- **DIRECTIONS FOR THIS TASK**
In the article about Justin Bieber driving 100 mph, what was he cited for?

- **DOCUMENT EXCERPT**
-*-*-
You know what’s crazy? I’ll tell you what’s crazy.™
Justin Bieber driving 100 mph.
The tiny singer can out run his screaming fans, but apparently not the police.
The fancy little man in his chrome colored Fisher Karma, a $100,000 electric car, was cited for reckless driving.
Police say he was doing 100 mph in his Bieber Mobile. He was reportedly weaving on the freeway, in and out of traffic.
It looked like the Joker chasing the Caped Crusader through Gotham City.
The singer claims he was being chased by the paparazzi. Witnesses confirm he was being chased by paparazzi.
Somebody send out the bat signal for crying out loud.
The crazy photographers were driving on the shoulder, trying to get a shot of the one man boy-band who was blazing a trail of speed and illegal driving.
Bieber wants press when he wants press. When it suits his needs, the photographers are welcome. Bring on the free publicity. It is the oil that lubricates the machine. But when Little B is out chillin, enjoying the fruits of his talents, the little man wants his private time.
-*-*-
- **INFORMATION SUPPLIED**
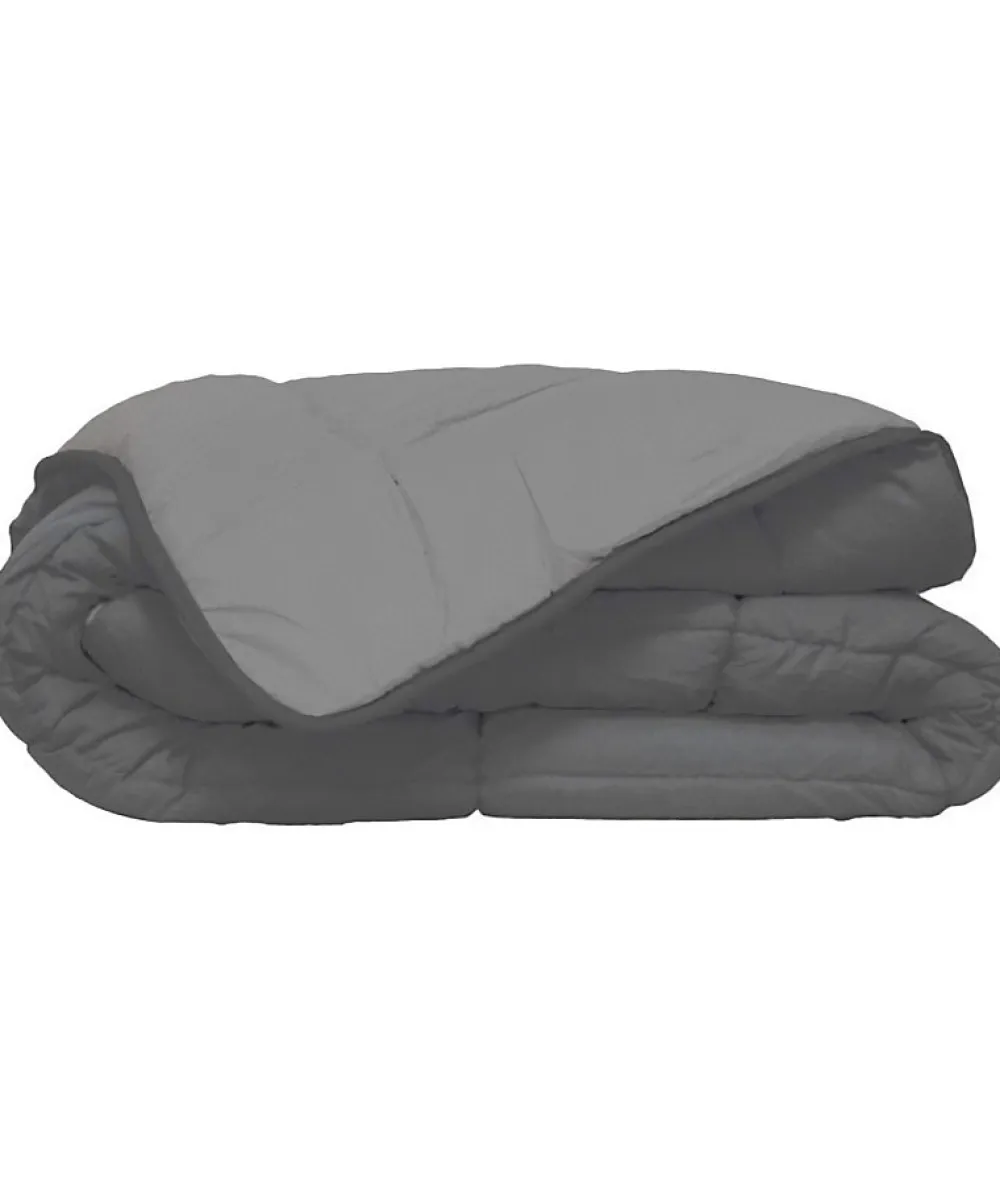 CALGARY Couette chaude Microfibre 400g/m² Acier & Argent 240x260cm>Toison d'Or Sale
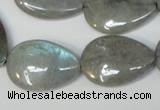 CLB160 15.5 inches 18*25mm flat teardrop labradorite gemstone beads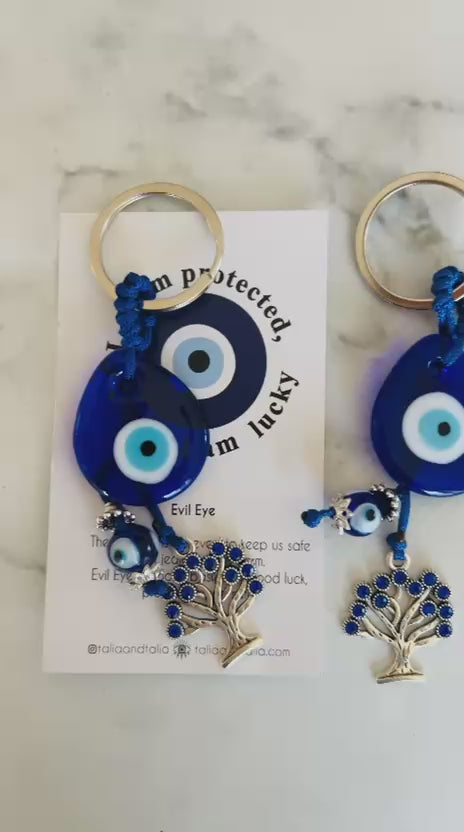 Kivi Nazar Boncuğu ve Yaşam Ağacı Anahtarlık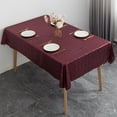 thumbnail image 4 of Blueek Shiny Glitter Rectangular Tablecloth for Wedding Parties - Polyester Nylon, Multiple Colors, 47x71 Inches, Ideal Banquet Decor(Red,3.9x5.9ft), 4 of 6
-*-*-
- **TASK OUTPUT**
Reckless driving.